Después de su muerte quede devastada, al principio no podía creer que pimienta ya no estaba, no lo asimilaba, en parte me culpaba de la situación, si tal vez no la hubiese dejado salir, si quizás le hubiese dado más atención, si quizás hubiese llegado a tiempo, pero al final eran pensamientos al aire, ni dándole mil vueltas a mil soluciones podría traerla a la vida.
Unas semanas después empecé a asimilar y llevar el duelo de una manera más sana, pude levantarme de la cama, comer, volver a hacer cosas tan básicas como ducharme, aun así, me sentía deprimida, sin ganas de seguir. Un día navegando por en internet vi una publicación sobre un gatito que buscaba un hogar, estaba en malas condiciones, si no le conseguían casa rápidamente lo botarían a la calle, como si no tuviera vida o no sintiera. Ese gatito negro de un mes me cautivo, no tenía corazón para dejarlo ahí, abandonado y viendo el lado positivo en casa había un espacio para un gatito nuevo, así que sin pensarlo dos veces fui por él. Fue una travesía, era en un lugar muy lejos, casi llegando a Venezuela en una vereda empinada, cuando lo tuve en mis brazos supe que le daría todo el amor posible.
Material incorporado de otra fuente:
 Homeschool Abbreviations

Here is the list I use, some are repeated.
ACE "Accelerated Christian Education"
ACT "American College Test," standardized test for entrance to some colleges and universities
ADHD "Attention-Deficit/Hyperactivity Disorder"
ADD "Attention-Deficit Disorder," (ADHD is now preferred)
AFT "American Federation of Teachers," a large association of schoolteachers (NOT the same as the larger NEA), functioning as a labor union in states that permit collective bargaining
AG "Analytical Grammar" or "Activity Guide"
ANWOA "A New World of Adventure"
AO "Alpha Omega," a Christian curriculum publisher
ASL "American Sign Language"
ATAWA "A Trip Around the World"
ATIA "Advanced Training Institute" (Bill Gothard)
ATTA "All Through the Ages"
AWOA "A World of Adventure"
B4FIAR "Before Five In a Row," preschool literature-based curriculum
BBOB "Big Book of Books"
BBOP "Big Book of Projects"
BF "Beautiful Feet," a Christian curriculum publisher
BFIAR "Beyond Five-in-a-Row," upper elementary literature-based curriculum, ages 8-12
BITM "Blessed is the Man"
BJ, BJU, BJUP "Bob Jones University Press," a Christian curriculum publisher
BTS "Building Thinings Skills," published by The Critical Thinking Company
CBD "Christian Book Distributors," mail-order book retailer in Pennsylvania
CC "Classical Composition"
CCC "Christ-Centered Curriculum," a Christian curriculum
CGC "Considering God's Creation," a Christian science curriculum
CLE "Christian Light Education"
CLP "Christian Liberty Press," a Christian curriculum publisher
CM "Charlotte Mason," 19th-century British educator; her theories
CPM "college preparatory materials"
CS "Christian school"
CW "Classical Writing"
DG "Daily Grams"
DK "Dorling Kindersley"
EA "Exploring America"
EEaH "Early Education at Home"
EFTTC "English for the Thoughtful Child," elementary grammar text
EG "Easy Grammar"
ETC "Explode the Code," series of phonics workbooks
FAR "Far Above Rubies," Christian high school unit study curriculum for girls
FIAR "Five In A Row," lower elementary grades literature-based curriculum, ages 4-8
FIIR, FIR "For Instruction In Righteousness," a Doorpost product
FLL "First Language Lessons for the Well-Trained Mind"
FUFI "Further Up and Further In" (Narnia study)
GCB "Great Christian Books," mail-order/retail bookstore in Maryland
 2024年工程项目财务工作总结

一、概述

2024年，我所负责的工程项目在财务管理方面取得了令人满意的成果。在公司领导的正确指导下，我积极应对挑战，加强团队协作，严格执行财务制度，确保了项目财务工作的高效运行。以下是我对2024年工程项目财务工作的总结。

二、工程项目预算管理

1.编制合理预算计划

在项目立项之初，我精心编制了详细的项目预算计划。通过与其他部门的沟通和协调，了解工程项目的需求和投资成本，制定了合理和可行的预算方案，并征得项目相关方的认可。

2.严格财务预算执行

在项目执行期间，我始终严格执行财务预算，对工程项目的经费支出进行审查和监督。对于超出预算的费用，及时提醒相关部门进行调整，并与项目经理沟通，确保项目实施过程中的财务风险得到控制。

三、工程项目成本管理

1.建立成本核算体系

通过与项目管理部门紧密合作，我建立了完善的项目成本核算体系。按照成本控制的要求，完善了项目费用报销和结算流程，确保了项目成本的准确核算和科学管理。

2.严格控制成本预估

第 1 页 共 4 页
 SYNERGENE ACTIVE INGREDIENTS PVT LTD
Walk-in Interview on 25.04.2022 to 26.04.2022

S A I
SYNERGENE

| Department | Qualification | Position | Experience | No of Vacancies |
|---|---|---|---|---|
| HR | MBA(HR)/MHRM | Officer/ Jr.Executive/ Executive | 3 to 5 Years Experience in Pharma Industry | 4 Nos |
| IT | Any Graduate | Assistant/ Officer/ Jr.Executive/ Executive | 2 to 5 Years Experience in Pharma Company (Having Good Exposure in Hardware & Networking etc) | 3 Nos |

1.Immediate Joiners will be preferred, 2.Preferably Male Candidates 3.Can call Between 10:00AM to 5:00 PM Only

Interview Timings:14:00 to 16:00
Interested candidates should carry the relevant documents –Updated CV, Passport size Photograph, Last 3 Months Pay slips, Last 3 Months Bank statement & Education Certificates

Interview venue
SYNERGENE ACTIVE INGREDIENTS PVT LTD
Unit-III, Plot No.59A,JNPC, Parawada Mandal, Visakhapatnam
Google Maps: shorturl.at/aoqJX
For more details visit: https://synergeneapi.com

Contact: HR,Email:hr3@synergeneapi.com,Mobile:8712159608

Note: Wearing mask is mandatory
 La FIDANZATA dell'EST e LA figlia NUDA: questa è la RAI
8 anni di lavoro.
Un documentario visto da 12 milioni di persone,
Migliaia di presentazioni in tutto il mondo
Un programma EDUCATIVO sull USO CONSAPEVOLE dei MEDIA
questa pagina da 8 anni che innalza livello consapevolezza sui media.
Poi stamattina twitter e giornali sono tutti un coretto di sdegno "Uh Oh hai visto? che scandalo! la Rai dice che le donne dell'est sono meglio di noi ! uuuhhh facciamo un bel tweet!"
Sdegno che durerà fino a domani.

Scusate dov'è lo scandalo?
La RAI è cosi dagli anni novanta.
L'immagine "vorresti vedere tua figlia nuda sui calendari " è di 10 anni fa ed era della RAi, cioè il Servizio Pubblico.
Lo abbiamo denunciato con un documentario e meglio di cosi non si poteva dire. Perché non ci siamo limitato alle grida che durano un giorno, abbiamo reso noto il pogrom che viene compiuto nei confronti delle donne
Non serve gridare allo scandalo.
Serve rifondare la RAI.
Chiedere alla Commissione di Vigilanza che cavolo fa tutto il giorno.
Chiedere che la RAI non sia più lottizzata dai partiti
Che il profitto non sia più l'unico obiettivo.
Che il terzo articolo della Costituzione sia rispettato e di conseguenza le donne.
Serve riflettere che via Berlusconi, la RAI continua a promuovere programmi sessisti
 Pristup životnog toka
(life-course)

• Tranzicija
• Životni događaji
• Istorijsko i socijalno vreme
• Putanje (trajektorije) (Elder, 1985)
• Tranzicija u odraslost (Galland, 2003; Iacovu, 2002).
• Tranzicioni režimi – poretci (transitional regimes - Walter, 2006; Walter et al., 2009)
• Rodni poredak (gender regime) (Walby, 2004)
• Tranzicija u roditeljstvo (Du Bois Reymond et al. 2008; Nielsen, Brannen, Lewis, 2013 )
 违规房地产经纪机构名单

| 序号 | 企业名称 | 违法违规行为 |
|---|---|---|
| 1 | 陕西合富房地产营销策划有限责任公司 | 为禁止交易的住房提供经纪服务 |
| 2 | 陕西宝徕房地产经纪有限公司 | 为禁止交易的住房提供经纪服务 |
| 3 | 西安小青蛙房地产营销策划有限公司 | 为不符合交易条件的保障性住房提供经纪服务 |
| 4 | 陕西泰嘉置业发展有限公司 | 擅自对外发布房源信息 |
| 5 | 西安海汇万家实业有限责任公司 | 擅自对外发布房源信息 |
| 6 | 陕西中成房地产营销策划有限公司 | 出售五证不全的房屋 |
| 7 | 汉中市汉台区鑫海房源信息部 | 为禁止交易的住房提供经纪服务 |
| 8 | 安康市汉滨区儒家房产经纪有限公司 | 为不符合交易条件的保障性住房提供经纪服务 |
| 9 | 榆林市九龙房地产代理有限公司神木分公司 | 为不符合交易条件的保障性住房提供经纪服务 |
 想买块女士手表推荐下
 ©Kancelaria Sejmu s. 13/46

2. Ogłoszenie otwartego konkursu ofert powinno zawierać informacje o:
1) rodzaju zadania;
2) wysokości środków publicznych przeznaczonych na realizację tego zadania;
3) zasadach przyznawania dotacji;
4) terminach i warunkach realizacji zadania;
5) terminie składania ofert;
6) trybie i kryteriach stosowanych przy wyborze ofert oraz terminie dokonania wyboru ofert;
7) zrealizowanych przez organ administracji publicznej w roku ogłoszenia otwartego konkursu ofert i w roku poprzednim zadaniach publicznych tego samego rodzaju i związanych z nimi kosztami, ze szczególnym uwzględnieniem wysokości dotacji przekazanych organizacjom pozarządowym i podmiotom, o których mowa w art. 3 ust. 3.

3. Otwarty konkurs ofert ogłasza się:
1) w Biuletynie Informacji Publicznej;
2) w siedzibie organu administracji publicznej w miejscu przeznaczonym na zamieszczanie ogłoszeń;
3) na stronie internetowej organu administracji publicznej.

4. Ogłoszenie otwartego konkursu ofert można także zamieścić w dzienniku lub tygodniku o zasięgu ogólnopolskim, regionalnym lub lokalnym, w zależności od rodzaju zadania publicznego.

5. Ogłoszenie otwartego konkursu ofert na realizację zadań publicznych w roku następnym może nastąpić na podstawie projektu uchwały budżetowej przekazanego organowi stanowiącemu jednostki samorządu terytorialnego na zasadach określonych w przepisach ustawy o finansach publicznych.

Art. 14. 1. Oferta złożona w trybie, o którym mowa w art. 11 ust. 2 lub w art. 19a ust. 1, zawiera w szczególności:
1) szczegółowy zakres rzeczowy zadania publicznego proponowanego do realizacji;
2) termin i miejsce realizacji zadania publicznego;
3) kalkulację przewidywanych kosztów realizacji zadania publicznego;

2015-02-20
Así fue como llegó tinto, un gato negro a mi vida, fue un gatito arcoíris lo cual significa que llego después de una tragedia.
Decidí llamarlo tinto ya que pimienta acostumbraba a traer cosas que encontraba en la calle o los parques en símbolo de regalo, maullaba para llamar mi atención y dirigirme a donde estaba y cuando la veía acariciaba mis pies dando a entender que lo que trajo era para mí, su ultimo regalo fue un vaso de tinto
Pimienta me enseño que las mascotas están el tiempo necesario, hay que aprovechar cada día que estén presentes, todo pasa por algún motivo y que ellos son angelitos que nos cuidan de las cosas adversas, también que su amor es el más puro y sincero, incluso más que el de los humanos. Se que su muerte fue repentina y dolorosa pero dio una oportunidad de un nuevo hogar para un nuevo integrante el cual igual que ella necesitó de nuestra ayuda, amor y calor.